--- SELECTED EXCERPT Enclosed Below ---

The objective of palliative care is to anticipate, prevent and reduce the suffering of patients and their families and maintain the best quality of life regardless of the stage of the disease or the need for other treatments. Therefore, it can or should be started at the time of diagnosis and it becomes the main focus of care when treatments aimed at the disease that prolong life are no longer effective, appropriate or desired.

- Provide relief from pain and other symptoms such as asthenia, anorexia, dyspnea and other oncological emergencies;

- Reaffirm life and death as natural processes;

- Integrate psychological, social and spiritual aspects to the clinical aspect of patient care;

- Do not rush or postpone death;

- Offer a support system to help the family deal with the patient's illness, in their own environment;

- Offer a support system to help patients live as actively as possible until their death;

- Use an interdisciplinary approach to address the clinical and psychosocial needs of patients and their families, including counseling and grief support.

How does integrative medicine work?

The principles of Integrative Medicine involve the notion of partnership between therapist and patient, the consideration of all factors that influence health, well-being and illness, including mind, spirit, body and the community, in which both are inserted. Thus, it provides for the use of conventional and complementary methods that enhance the patient's natural healing capacity, giving preference to the use of less invasive interventions whenever possible.

The American Society of Clinical Oncology expert panel has endorsed the Society of Integrative Oncology guidelines, concluding that they are clear, complete, and based on scientific evidence.

Key recommendations include the following:

Music therapy, meditation, stress management and yoga are recommended to reduce anxiety/stress., depression/mood disorders. and to improve the quality of life;

Acupressure and acupuncture are recommended to reduce chemotherapy-induced nausea and vomiting;

No strong evidence supports the use of ingested dietary supplements to manage breast cancer treatment-related adverse effects.

--- End of Enclosed SELECTED EXCERPT ---

> [TASK DESCRIPTION]: According to the passage on palliative care and integrative medicine, what are acupressure and acupuncture recommended for? The material comes from a different source than this text.

--- MATERIAL PROVIDED Enclosed Below ---

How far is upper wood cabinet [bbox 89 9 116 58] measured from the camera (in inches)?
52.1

--- End of Enclosed MATERIAL PROVIDED ---

> [SOLUTION TO THIS TASK]: To reduce chemotherapy-induced nausea and vomiting.